|
|
|
|
|
by a785236
2473 days ago
|
|
I wish the authors wouldn't oversell the privacy claim: > Github: "The DeepPrivacy GAN never sees any privacy sensitive information, ensuring a fully anonymized image." > Abstract: "We ensure total anonymization of all faces in an image by generating images exclusively on privacy-safe information." > Paper: "We propose a novel generator architecture to anonymize faces, which ensures 100% removal of privacy-sensitive information in the original face." Changing a face anonymizes an image the same way that removing a name anonymizes a dataset -- poorly. This is cool, but it's not anonymization. |
|
For clarity it might be good to establish what I mean when I talk about three terms: "identifiable" is either the original, encrypted with the key available, or a hashed version or bloom filter (or so) of low-entropy data such as email addresses or phone numbers; "pseudonymous" is replacing the data with a unique but disconnected value (e.g. a UUID, or encrypted with a random key and key destroyed); and "anonymous" is either no data, or data that has no relation to the original.

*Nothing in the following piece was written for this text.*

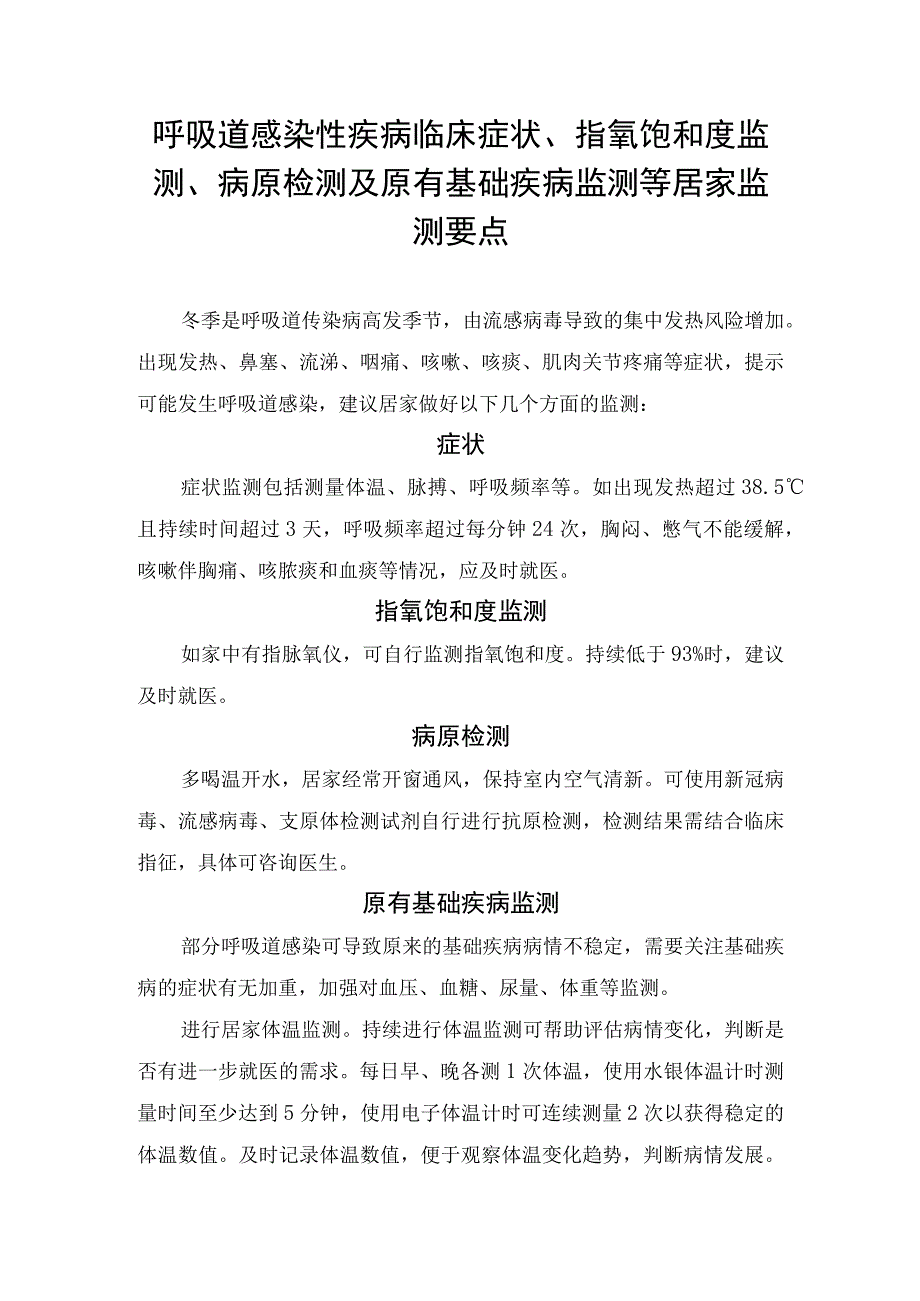 呼吸道感染性疾病临床症状、指氧饱和度监测、病原检测及原有基础疾病监测等居家监测要点.docx_第1页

As far as I can tell, this algorithm replaces the data with a random value that has no relation to the original. I understand that if we have a list of HN comment metadata and you remove the usernames ("anonymize"), you can still find me by the time of posting correlated to DNS request logs at the ISP. In the case of pictures, I guess the place is usually identifiable + the time is known, thus you can potentially piece together who was there at that time, corroborated by the presence of a certain backpack or shirt.
Is that what you mean, or is there something else that makes you say it is either still identifiable or pseudonymized rather than anonymized?